I’ve been listing all of the places of significant national or state level interest along the Great Plains Trail as it is currently envisioned. To wrap it up, here are a few more that the trail just misses – usually by only a few miles. It some cases, it may be possible to connect with these important places, but it remains to be seen how easily that can be accomplished. Nonetheless, the intrepid and determined thru hiker would be just a very short jaunt away from . . .
Mount Rushmore National Memorial, South Dakota – Need I say anything about this icon of our nation?
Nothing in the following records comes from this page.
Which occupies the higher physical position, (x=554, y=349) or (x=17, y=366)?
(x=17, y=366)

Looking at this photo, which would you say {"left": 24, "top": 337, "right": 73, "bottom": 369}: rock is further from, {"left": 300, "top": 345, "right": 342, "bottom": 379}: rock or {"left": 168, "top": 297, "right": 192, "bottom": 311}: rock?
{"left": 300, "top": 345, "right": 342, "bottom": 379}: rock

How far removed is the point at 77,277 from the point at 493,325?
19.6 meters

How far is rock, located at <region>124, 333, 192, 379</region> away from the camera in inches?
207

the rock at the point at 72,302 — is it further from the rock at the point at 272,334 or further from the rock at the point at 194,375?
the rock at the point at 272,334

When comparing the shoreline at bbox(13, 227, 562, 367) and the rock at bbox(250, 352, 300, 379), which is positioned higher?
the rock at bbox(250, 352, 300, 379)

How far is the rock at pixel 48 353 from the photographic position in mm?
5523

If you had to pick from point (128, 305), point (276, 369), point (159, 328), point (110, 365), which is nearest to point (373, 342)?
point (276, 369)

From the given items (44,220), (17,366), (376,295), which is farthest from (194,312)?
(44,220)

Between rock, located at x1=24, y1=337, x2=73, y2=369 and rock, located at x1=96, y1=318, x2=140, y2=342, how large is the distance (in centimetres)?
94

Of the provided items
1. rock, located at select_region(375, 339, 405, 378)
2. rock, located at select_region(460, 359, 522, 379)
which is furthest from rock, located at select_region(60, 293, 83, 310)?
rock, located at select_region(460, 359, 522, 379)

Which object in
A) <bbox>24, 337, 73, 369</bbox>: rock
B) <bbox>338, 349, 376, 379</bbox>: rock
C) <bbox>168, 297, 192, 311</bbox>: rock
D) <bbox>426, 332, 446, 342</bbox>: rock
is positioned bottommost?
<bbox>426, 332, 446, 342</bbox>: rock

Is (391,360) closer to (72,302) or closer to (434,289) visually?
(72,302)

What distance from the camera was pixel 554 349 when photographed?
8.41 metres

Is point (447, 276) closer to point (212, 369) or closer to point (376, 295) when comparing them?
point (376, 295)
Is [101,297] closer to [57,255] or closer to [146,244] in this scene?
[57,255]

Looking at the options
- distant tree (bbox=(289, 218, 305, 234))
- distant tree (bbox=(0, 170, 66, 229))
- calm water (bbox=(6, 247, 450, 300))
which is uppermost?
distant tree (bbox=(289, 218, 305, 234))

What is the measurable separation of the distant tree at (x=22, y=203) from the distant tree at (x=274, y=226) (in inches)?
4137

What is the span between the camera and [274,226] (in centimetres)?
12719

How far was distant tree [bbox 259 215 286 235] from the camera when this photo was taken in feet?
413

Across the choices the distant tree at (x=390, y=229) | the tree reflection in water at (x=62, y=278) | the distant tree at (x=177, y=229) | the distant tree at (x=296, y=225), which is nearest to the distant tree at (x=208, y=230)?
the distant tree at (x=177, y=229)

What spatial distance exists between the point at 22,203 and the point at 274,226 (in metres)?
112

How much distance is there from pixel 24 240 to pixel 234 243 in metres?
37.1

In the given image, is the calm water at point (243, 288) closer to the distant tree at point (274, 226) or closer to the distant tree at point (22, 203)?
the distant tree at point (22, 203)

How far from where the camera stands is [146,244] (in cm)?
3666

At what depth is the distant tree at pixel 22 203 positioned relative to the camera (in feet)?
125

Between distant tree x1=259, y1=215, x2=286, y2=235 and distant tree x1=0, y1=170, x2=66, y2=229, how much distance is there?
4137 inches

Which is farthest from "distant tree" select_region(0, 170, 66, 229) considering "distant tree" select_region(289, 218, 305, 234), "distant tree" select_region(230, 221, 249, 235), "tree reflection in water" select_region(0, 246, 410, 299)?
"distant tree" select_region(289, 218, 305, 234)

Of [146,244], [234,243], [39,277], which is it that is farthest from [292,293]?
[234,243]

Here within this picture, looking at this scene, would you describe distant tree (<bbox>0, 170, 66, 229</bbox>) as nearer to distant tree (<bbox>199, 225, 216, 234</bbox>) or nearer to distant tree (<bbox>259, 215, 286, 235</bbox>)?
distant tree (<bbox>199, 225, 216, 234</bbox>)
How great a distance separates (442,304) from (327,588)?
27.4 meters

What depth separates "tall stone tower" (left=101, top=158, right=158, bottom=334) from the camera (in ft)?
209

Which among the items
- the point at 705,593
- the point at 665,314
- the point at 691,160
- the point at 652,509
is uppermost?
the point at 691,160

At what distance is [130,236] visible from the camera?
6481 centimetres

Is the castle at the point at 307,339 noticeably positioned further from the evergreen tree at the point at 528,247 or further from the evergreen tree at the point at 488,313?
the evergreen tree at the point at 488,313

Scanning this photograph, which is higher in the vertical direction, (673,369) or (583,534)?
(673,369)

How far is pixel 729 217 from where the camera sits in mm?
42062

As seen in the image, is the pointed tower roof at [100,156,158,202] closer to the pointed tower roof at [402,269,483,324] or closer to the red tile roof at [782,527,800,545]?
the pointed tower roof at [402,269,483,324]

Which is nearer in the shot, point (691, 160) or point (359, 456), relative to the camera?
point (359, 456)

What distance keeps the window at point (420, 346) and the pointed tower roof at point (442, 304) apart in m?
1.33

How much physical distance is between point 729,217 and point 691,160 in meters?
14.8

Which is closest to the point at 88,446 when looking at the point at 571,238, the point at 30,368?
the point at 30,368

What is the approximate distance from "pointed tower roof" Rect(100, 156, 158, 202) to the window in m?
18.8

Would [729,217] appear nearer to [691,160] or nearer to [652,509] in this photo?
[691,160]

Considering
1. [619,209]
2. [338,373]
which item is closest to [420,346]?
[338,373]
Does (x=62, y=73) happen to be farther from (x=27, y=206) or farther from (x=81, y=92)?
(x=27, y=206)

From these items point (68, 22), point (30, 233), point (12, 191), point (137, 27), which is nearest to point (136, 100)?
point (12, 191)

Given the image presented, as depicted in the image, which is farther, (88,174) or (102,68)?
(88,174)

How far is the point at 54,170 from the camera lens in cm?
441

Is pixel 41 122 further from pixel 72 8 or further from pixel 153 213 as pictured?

I reckon anyone who has been alive during the last 75 years or so knows it pretty well.
Jewel Cave National Monument, South Dakota – This little gem (or jewel) is not so well known as Mt. Rushmore (few things are), but is pretty amazing in its own right. It is the 3rd longest cave in the world with over 170 miles of passageways that have been mapped and explored!
Bent’s Old Fort National Historic Site, Colorado – Built in 1833, this was once a very busy trading post along the old Santa Fe Trail in what is now southeast Colorado, but at the time it was operating, it was part of Mexico. In fact, it straddled the border of Mexico and the United States as it occupied both sides of the Arkansas River, which formed the international border from the 1820s to the 1840s. I think I have the rudimentary basics here, but if someone knows their Mexican history better than me, I’d be happy to learn more!
Carlsbad Caverns National Park, New Mexico – Just to the north and east of Guadalupe Mountains National Park, this cave system is not as long as Jewel Cave, but is no less spectacular. The park includes the cave (of course) as well as thousands of acres of protected desert above the cave.
OK, why not? They’re soooooo close. Let’s add these four to our current total of 37 to arrive at a whopping grand total of 41 priceless treasures along the Great Plains Trail!